Nebulous-I am truly sorry for the loss of your father.
So far on the follow-up, I have found, unfortunately, that it is pretty much up to the HMO, medical center, doctor, etc. to recommend whatever follow-up care they decide is appropriate. There are really no guidelines that they must follow. It is almost as if they aren't held accountable. We have talked to 3 lawyers, and they have basically told us that we would have to literally prove that my dad would not have died had he been given the proper follow-up. But since he wasn't given the proper follow-up(x-rays, blood tests, etc.) we have no way of proving that his melanoma had not already metastasized by the time it was first diagnosed. In other words, we not only have to prove that Kaiser was negligent, but that their negligence directly caused my dad's death. But since they did not do the x-rays or blood tests etc., there is no proof.
So I must tell everyone that it is up to them to make sure they get the proper care. There is no one looking out for you. Here are some basic guidelines:
For stage I tumors, the usual schedule is to visit your doctor every 6 months for 2 years. If the exams are normal, then you can visit your doctor less often. For stage II tumors, you should visit your doctor every 3-6 months for 3 years, then every 6 months for 2 years. If the exams are all normal, then you can visit your doctor less often. Your doctor should request a chest x-ray or blood test and physically examine the body for lumps or enlarged lymph nodes to check for possible metastasis. For stage III tumors, you should visit your doctor every 3 months for 3 years and then every 4-6 months for 2 years. Chest x-rays and blood tests should be scheduled regularly for these patients.

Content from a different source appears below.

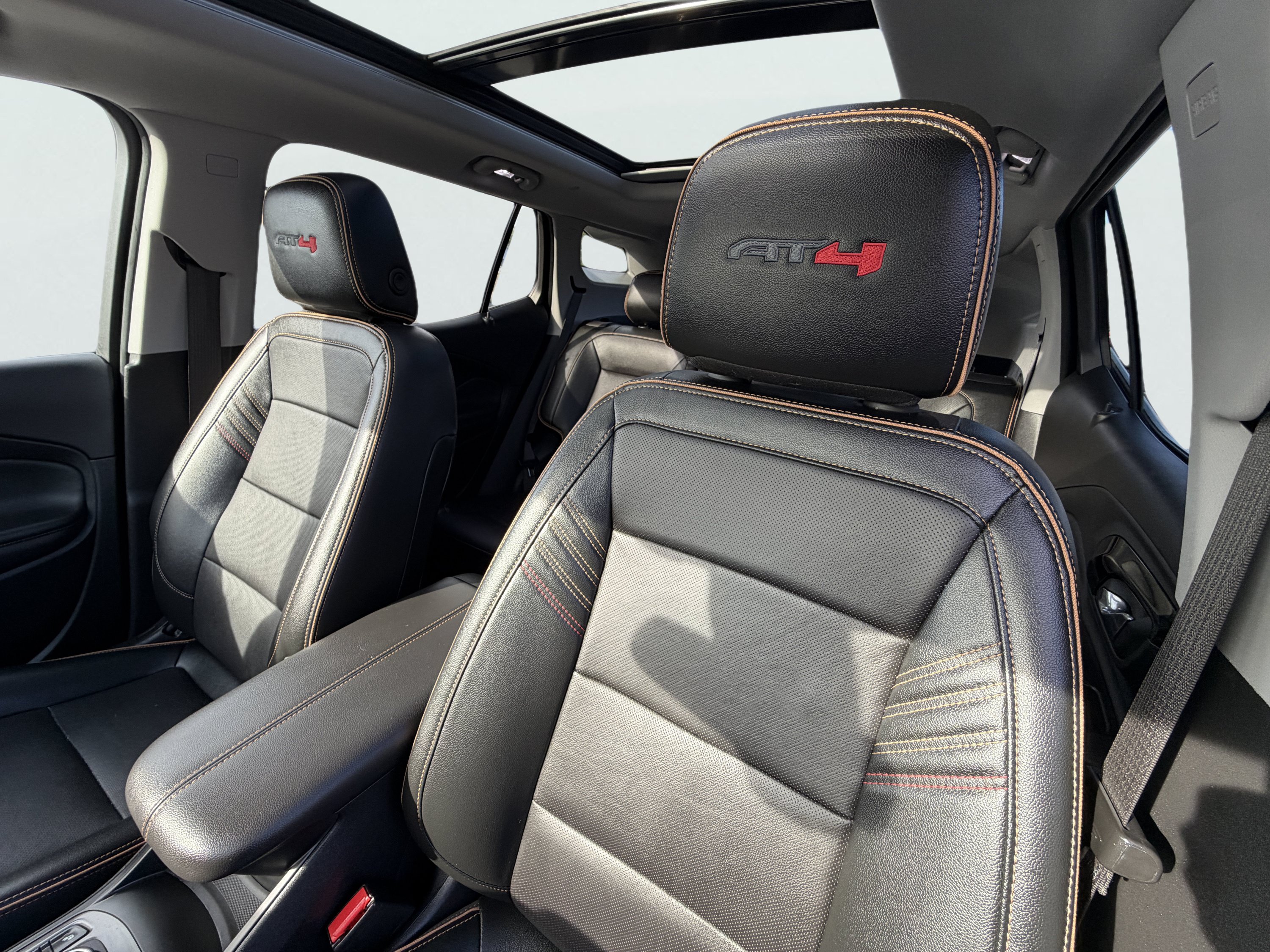 Used 2023 GMC Terrain AT4 w/ Infotainment Package II AWD/4WD image 32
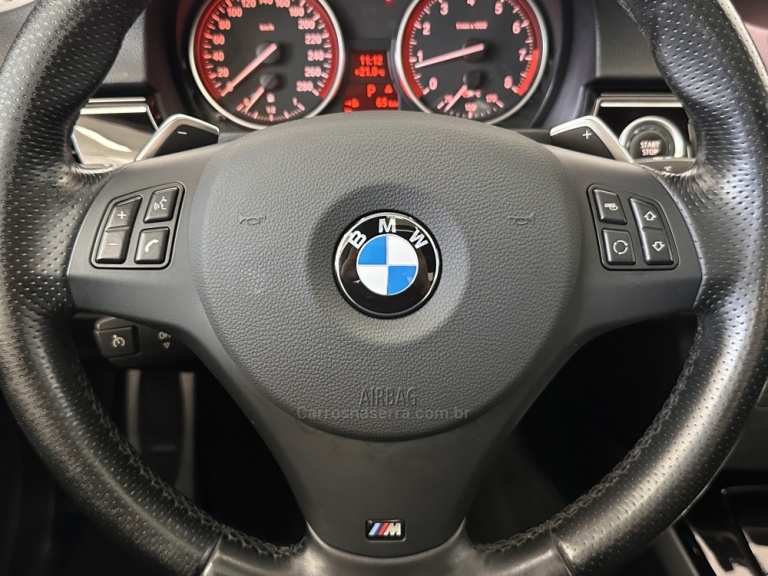 BMW - 335I - 2011/2012 - Prata - R$ 149.900,00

I also want to add that even after 5 years, as kgray states, you should remain diligent in your follow-up. We have talked to different doctors and it is not unheard of for a melanoma to metastasize 10 years or more after the original lesion is removed. One doctor had a patient who had his metastasize 18 years after his origianl lesion was removed. All it takes is a few cells to break free into the blood stream. Those cells can be kept in check for years by a strong immune system, and may only begin to form colonies years later. If the metastasis is caught while it is still in a lymph node, it can often be removed, and the patient may have a fighting chance with follow up chemotherapy.